Fin de crise politique en Macédoine ?

Fin de crise politique en Macédoine ?

Le 1er juin 2017 et six mois après les dernières élections législatives, l’Assemblée de Macédoine a finalement investi un nouveau gouvernement, basé sur la coalition formée par les sociaux-démocrates (l’Union Sociale-Démocrate de Macédoine ou SDSM) et les deux principaux partis défendant la minorité albanaise : l’Alliance pour les Albanais (AA), et surtout l’Union Démocratique pour l’Intégration (DUI). Cet événement semble marquer la fin d’une longue et intense crise politique dans laquelle se trouvait embourbé le pays depuis deux ans.

Social Democratic Union of Macedonia with Albanian parties have elected new President of the Parliament Talat Dzaferi
Talat Xhaferi, le jour de son investiture en tant que président de l’Assemblée de Macédoine  (commons.wikimedia.org/wiki/File:Inauguration_of_Talat_Xhaferi.jpg)
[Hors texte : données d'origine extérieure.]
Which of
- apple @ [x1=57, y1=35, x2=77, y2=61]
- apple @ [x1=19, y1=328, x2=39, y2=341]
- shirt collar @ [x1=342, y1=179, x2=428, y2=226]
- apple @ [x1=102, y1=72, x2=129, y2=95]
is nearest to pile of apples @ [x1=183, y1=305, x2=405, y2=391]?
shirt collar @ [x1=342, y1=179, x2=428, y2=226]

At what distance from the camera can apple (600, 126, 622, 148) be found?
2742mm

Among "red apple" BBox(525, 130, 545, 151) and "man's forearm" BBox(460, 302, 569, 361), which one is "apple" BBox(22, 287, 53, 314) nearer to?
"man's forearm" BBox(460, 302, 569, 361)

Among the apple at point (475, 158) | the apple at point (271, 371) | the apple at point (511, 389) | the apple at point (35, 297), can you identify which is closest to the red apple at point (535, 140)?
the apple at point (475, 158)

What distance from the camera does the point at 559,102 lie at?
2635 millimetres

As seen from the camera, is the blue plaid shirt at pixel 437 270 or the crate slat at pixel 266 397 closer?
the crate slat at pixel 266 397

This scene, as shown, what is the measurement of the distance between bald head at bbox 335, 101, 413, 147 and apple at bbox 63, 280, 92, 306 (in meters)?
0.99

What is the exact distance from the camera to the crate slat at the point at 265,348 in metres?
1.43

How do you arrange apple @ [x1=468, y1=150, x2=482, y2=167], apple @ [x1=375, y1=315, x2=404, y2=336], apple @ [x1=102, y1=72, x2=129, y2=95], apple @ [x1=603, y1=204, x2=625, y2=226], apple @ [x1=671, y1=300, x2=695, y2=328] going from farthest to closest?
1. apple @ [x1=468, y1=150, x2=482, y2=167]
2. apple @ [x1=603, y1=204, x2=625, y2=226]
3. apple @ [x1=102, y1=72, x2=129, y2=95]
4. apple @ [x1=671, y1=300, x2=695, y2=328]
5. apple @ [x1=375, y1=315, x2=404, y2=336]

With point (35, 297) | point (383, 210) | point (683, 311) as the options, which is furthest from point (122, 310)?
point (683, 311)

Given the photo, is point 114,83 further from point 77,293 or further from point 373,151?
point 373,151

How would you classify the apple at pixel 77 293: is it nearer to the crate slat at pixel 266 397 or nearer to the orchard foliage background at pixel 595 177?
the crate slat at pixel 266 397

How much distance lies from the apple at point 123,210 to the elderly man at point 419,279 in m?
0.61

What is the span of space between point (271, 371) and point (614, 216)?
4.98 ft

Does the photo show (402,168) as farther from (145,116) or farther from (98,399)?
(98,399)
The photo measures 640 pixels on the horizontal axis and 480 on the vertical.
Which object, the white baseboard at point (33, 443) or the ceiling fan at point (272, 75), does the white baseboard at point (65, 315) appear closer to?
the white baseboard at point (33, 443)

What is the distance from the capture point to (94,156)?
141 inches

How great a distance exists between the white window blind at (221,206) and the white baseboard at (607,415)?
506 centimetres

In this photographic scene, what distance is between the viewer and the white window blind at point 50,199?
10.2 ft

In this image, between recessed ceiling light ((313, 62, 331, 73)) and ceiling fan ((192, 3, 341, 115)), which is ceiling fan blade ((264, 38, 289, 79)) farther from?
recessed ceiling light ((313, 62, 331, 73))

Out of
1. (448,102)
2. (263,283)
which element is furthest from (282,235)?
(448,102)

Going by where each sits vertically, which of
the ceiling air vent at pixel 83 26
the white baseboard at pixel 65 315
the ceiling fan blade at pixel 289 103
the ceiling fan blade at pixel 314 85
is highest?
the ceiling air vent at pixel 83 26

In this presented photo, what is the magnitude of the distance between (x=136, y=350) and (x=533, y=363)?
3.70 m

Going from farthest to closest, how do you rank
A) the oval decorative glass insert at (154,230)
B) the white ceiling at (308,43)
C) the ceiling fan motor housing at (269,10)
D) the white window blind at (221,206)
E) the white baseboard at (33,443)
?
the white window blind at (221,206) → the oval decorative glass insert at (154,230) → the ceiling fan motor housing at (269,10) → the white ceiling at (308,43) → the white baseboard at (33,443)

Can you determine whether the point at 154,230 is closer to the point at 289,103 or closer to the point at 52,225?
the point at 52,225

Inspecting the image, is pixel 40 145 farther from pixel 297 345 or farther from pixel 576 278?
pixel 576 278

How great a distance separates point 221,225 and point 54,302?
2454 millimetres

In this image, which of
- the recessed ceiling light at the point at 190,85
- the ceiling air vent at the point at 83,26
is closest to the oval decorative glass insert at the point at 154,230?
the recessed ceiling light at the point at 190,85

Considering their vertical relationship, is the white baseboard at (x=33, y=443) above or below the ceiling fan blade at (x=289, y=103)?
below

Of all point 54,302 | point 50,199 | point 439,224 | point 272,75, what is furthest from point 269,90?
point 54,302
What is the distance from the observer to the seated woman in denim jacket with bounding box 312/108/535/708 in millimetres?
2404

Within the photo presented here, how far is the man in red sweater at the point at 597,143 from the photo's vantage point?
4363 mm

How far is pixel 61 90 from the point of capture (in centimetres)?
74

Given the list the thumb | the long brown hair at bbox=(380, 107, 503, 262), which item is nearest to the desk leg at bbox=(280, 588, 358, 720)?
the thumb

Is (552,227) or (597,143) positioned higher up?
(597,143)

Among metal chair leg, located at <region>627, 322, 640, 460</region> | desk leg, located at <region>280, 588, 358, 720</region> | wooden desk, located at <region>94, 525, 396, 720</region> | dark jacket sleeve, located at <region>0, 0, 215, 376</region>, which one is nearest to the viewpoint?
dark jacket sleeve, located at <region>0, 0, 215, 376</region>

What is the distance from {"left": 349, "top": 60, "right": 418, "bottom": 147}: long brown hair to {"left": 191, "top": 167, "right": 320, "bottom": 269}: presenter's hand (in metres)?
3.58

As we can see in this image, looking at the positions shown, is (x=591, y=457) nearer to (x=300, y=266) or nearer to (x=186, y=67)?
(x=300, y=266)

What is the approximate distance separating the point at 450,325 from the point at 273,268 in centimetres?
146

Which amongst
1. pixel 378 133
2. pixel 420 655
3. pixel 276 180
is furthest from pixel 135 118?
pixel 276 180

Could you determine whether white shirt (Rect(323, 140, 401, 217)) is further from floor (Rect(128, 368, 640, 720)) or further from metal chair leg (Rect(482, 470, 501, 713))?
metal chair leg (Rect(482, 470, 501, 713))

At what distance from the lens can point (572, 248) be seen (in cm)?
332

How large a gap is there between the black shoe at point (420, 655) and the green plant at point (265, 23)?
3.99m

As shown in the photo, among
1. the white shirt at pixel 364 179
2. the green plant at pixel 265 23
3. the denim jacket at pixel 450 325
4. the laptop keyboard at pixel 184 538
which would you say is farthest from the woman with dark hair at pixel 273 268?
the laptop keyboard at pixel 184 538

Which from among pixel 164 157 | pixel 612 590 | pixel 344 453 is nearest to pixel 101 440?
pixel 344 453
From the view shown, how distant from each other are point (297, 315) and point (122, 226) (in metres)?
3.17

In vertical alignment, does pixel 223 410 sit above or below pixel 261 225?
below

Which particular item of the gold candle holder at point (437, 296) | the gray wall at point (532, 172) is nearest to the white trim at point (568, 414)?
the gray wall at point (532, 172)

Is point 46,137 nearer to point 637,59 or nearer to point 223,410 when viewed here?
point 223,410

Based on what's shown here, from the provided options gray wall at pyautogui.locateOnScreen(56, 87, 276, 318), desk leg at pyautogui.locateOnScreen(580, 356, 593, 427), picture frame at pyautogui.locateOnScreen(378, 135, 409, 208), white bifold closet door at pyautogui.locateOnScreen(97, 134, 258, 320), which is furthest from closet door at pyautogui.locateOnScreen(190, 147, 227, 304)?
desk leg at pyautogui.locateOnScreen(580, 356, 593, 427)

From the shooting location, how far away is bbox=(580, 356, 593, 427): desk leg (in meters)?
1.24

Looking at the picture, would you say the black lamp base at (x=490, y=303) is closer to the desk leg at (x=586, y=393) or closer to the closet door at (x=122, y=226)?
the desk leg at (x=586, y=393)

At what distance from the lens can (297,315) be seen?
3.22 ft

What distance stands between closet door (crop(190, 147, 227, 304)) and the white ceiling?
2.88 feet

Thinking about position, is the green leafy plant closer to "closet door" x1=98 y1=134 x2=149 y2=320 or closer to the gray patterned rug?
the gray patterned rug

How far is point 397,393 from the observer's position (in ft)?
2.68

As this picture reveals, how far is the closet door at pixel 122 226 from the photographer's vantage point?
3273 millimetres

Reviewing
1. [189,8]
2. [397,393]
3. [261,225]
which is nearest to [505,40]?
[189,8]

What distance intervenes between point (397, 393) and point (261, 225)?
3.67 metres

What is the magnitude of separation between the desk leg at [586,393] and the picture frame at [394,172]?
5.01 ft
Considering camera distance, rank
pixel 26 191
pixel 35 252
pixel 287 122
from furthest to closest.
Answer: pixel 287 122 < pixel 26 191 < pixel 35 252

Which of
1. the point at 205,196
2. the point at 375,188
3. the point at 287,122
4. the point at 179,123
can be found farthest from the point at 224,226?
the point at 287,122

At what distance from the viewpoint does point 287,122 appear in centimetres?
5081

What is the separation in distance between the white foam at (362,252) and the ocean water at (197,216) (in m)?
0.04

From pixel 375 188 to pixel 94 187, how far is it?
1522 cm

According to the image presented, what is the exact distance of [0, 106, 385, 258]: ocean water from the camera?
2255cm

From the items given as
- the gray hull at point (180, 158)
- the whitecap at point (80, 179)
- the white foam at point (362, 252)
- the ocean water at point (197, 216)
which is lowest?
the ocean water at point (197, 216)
Une longue crise politique

Celle-ci débute à l’hiver 2015 lorsque des informations révélant le jeu trouble du gouvernement nationaliste du VMRO-DPNE (Organisation Révolutionnaire Macédonienne Intérieure – Parti Démocratique Pour l’Unité Nationale Macédonienne) sont dévoilées : elles ont été transmises par des agents des services de renseignement à l’opposition qui a révélé l’affaire. Celle-ci couvre notamment des cas de corruptions, la manipulation d’élections et la mise sur écoute illégale de 20 000 citoyens. Les nationalistes, et notamment l’homme fort du pays, le Premier ministre Nikola Gruevski, sont durement touchés par ces scandales, au point que des manifestations massives – jusqu’à une centaine de milliers de manifestants le 17 mai 2015, selon l’opposition, dans ce pays de deux millions d’habitants . Commence dès lors un blocage politique, du fait de l’obstination des nationalistes qui ne tiennent pas à céder un pouvoir qu’ils occupent alors depuis 10 ans. Les États-Unis et l’Union européenne – la Macédoine est candidate à l’adhésion à l’UE et à l’OTAN – font alors pression sur les autorités du pays, et parviennent à obtenir la signature des accords dits de Prizno. Signés par les nationalistes au pouvoir et les sociaux-démocrates qui forment le premier parti d’opposition, ils prévoient la démission du premier ministre Gruevski – remplacé par le numéro deux du parti, Emil Dimitriev – et la tenue d’élections anticipées.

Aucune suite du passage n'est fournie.